> [Exercise directions]
Your task is to return the span of lines beginning at the one with "kingdom: Animalia" and ending at the last line of the data, exactly as it stands.
*** Opening Data for this task ***
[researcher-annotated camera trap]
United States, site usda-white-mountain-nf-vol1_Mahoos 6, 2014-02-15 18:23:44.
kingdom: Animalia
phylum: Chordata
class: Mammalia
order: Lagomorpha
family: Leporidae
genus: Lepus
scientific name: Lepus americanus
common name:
*** Closing Data for this task ***
> [Reply to the exercise]
kingdom: Animalia
phylum: Chordata
class: Mammalia
order: Lagomorpha
family: Leporidae
genus: Lepus
scientific name: Lepus americanus
common name:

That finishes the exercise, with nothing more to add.